___ Sayfa Alıntısı ___

Ayetler, rivayetler ve hayat tecrübelerine teveccüh edildiği takdirde, evlilik insana yücelik ve şerafet vermektedir. Onu ilahi azap nedenlerinden, aşağılık ve iğrençlikten kurtarmaktadır. Şeytanın tuzağına düşmekten, fesat ve kötülüğün kaynağı olmaktan ve Hakk’ın lanetine maruz kalmaktan güvende kılmaktadır. Bütün bunlar insanın rahatlığına, istirahatına, huzuruna, güvenliğine, temizlik ve takvasına, hayat işlerinin kolaylaşmasına, hayat yükünün hafiflemesine sebep olmaktadır. Bu yüzden Kur’an-ı Kerim’de evliliğin teşri ve yasama sebebi şöyle beyan edilmiştir: “Allah sizden yükünüzü hafifletmek ister.”3


Kabiliyetin Yeşermesi

Biz kız veya erkek fıtrat veya tabiat esasına dayanarak, Hakkın emirlerine ve ilahi peygamberlerin metoduna uyarak, evlendikleri zaman, ilahi azap uçurumundan, batın kötülüğünden şeytanın tehlikeli esaretinden ve bekar kadın ve erkeğin sıfatlarından olan Allah’ın lanetine maruz kalmaktan kurtuldukları zaman ve evlilik sayesinde fikri huzura ve batini emniyete kavuştukları zaman, bekar olmaktan kaynaklanan sorunların üstesinden geldikleri an, yalnız yaşamanın sıkıntısından şifa buldukları zaman, ilahi ve melekuti çevreye kavuştukları vakit, kendileri için doğru düşünce ve geleceği görme ortamı temin edildiği zaman, şehvet ve içgüdüler tuğyanı dindiği zaman, şüphesiz batında gizli olan kabiliyetlerin tomurcuklanması için kendilerine bir yol açılır ve hayat ağaçlarında yüce mahsuller, meyveler ve ürünler biter.

___ Listelenen Kayıtlar ___

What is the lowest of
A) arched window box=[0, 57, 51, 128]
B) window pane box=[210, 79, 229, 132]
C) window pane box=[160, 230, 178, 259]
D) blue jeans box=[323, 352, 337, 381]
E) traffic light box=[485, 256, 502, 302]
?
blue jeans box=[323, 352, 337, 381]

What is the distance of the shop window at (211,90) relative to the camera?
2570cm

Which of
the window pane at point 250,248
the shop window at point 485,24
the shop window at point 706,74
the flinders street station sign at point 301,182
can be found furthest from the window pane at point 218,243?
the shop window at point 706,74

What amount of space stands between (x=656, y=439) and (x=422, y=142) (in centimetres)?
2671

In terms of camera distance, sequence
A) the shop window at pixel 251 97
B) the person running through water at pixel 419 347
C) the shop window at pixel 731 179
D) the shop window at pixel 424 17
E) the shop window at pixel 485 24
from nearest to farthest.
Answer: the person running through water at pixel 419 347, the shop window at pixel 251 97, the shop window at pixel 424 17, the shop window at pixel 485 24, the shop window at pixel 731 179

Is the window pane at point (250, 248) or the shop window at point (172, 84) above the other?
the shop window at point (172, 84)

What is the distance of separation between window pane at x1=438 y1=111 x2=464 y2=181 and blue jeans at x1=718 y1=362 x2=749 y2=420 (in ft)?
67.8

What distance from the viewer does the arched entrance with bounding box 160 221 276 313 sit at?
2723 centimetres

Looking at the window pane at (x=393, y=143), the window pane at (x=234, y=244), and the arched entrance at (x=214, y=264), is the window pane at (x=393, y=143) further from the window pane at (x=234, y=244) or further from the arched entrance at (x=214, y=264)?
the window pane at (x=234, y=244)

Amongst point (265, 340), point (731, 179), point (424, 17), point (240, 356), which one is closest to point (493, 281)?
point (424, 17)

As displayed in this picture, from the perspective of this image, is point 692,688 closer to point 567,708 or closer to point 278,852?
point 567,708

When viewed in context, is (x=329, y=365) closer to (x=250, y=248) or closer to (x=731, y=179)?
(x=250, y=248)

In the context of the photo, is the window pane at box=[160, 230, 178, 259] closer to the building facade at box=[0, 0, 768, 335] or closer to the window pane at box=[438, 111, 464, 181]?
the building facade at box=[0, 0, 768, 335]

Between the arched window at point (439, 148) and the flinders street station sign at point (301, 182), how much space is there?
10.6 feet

___

• Yapılacak İşler:
[A] Evlilik metnine göre şu ifadelerin her biri doğru mu: (i) Evlilik insana yücelik ve şerafet verir. (ii) Kur'an-ı Kerim'de evliliğin sebebi, insanın yükünü ağırlaştırmak olarak beyan edilmiştir. (iii) Evlenenlerin önünde, batında gizli kabiliyetlerin tomurcuklanması için bir yol açılır. Her biri için evet ya da hayır deyin ve kararı belirleyen sözleri metinden aynen aktarın.
[B] Evlilik metninde "Kabiliyetin Yeşermesi" ile "ve ürünler biter." arasındaki kısmı, her iki uç dahil, yeniden yazın. Bu sırada "hayat ağaçlarında" ifadesini "ömür ağaçlarında" olarak yeniden adlandırın.
[C] Evlilik metnindeki şu cümleyi İngilizceye çevirin: "Bütün bunlar insanın rahatlığına, istirahatına, huzuruna, güvenliğine, temizlik ve takvasına, hayat işlerinin kolaylaşmasına, hayat yükünün hafiflemesine sebep olmaktadır."
Liste, evlilik metniyle hiçbir bağlantı taşımaz.

• Görev Yanıtları:
[A]
(i) Evet: "evlilik insana yücelik ve şerafet vermektedir"
(ii) Hayır: "Allah sizden yükünüzü hafifletmek ister."
(iii) Evet: "şüphesiz batında gizli olan kabiliyetlerin tomurcuklanması için kendilerine bir yol açılır"

[B]
Kabiliyetin Yeşermesi

Biz kız veya erkek fıtrat veya tabiat esasına dayanarak, Hakkın emirlerine ve ilahi peygamberlerin metoduna uyarak, evlendikleri zaman, ilahi azap uçurumundan, batın kötülüğünden şeytanın tehlikeli esaretinden ve bekar kadın ve erkeğin sıfatlarından olan Allah’ın lanetine maruz kalmaktan kurtuldukları zaman ve evlilik sayesinde fikri huzura ve batini emniyete kavuştukları zaman, bekar olmaktan kaynaklanan sorunların üstesinden geldikleri an, yalnız yaşamanın sıkıntısından şifa buldukları zaman, ilahi ve melekuti çevreye kavuştukları vakit, kendileri için doğru düşünce ve geleceği görme ortamı temin edildiği zaman, şehvet ve içgüdüler tuğyanı dindiği zaman, şüphesiz batında gizli olan kabiliyetlerin tomurcuklanması için kendilerine bir yol açılır ve ömür ağaçlarında yüce mahsuller, meyveler ve ürünler biter.

[C] All of this brings about a person's comfort, rest, peace, security, purity and piety, the easing of life's affairs, and the lightening of life's burden.